**SOAL TERTULIS 1**
Salin kata demi kata bagian teks tentang pengaturan pemerintahan daerah, mulai dari "Tujuan Otonomi Daerah" sampai dengan "prasarana lingkungan dasar.".

**BAGIAN TEKS**
+++

Pengaturan Pemerintahan Daerah Dalam
Peraturan Perundang - undangan
Di Indonesia
A.1 Landasan Kontitusional Desentralisasi
Pasal 18 Ayat (5)
UUD 1945
Pemerintahan daerah menjalankan otonomi
yang seluas-luasnya, kecuali urusan pemerintahan yang oleh undang-undang
ditentukan sebagai urusan Pemerintah Pusat
Otonomi Luas
Penjelasan Undang-undang No. 22 Tahun 1999 mendefenisikan kewenangan otonomi luas adalah
keleluasaan daerah untuk menyelenggarakan pemerintahan yang mencakup kewenangan
semua bidang pemerintahan, kecuali kewenangan bidang politik luar negeri,
pertahanan keamanan, peradilan, moneter, fiskal, agama, serta kewenangan lain
yang ditetapkan dengan Peraturan Pemerintah. Disamping itu keleluasaan otonomi
mencakup pula kewenangan yang utuh dan bulat dalam penyelenggaraanya mulai dari
perencanaan, pelaksanaan, pengawasan, pengendalian dan evaluasi.
Lanjutan,
1. Otonomi luas kepada daerah diarahkan untuk
mempercepat terwujudnya kesejahteraan masyarakat melalui peningkatan pelayanan,
pemberdayaan dan peran serta masyarakat.
2. Melalui otonomi luas daerah diharapkan mampu
meningkatkan daya saing dengan memperhatikan prinsip demokrasi, pemerataan
keadilan,keistimewaan dan kekhususan serta potensi keragaman daerah dalam
sistem NKRI.
Tujuan Otonomi Daerah
Untuk mempercepat terwujudnya
kesejahteraan masyarakat melalui peningkatan, pelayanan, pemberdayaan, dan
peran serta masyarakat, serta peningkatan daya saing daerah dengan
memperhatikan prinsip demokrasi, pemerataan, keadilan, keistimewaan dan
kekhususan suatu daerah dalam sistem Negara Kesatuan Republik Indonesia.
Urusan yang diselenggarakan pemerintahan daerah
• 1. Urusan wajib, artinya urusan
yang harus diselenggarakan oleh setiap daerah otonom (Provinsi dan
Kabupaten/Kota). Urusan pemerintahan wajib adalah suatu urusan pemerintahan
yang berkaitan dengan pelayanan dasar seperti pendidikan dasar, kesehatan,
pemenuhan kebutuhan hidup minimal, dan prasarana lingkungan dasar.
• 2. Urusan pilihan, terkait erat
dengan potensi unggulan dan kekhasan daerah
A.2 Pengaturan Pemerintahan Daerah
• UU No. 1 Tahun 1945 Tentang
Peraturan
Mengenai Kedudukan
Komite
Nasional Indonesia Daerah
• UU No. 22 Tahun 1948
Tentang
Pemerintahan Daerah
• UU No. 1 Tahun 1957 Tentang
Pokok-Pokok
Pemerintahan Daerah
• UU No. 18 Tahun 1965 Tentang
Pokok-Pokok Pemerintahan Daerah
Lanjutan,
- UU No. 5 Tahun
1974 Tentang Pokok-Pokok
Pemerintahan Di Daerah.

+++

**SOAL TERTULIS 2**
Tuliskan kembali bagian catatan mulai dari baris yang memuat "Comparing positions, is" sampai akhir catatan. Ganti "arched window" dengan "round-top window", dan biarkan bagian lainnya tetap sama.

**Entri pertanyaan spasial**
+++

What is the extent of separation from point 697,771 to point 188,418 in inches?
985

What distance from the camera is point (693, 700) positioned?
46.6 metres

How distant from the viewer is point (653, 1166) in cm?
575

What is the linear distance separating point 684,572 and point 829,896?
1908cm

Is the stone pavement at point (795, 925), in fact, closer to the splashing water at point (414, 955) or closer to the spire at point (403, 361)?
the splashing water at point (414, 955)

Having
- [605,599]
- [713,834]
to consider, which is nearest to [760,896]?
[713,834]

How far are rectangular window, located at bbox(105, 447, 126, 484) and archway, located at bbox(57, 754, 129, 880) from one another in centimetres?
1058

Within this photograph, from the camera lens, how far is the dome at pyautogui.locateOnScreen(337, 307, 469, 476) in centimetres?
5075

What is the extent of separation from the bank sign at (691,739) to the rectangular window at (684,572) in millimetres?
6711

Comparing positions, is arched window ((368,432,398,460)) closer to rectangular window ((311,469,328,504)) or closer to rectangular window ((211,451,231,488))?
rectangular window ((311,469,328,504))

+++

**PENYELESAIAN LENGKAP 1**
Tujuan Otonomi Daerah
Untuk mempercepat terwujudnya
kesejahteraan masyarakat melalui peningkatan, pelayanan, pemberdayaan, dan
peran serta masyarakat, serta peningkatan daya saing daerah dengan
memperhatikan prinsip demokrasi, pemerataan, keadilan, keistimewaan dan
kekhususan suatu daerah dalam sistem Negara Kesatuan Republik Indonesia.
Urusan yang diselenggarakan pemerintahan daerah
• 1. Urusan wajib, artinya urusan
yang harus diselenggarakan oleh setiap daerah otonom (Provinsi dan
Kabupaten/Kota). Urusan pemerintahan wajib adalah suatu urusan pemerintahan
yang berkaitan dengan pelayanan dasar seperti pendidikan dasar, kesehatan,
pemenuhan kebutuhan hidup minimal, dan prasarana lingkungan dasar.

**PENYELESAIAN LENGKAP 2**
Comparing positions, is round-top window ((368,432,398,460)) closer to rectangular window ((311,469,328,504)) or closer to rectangular window ((211,451,231,488))?
rectangular window ((311,469,328,504))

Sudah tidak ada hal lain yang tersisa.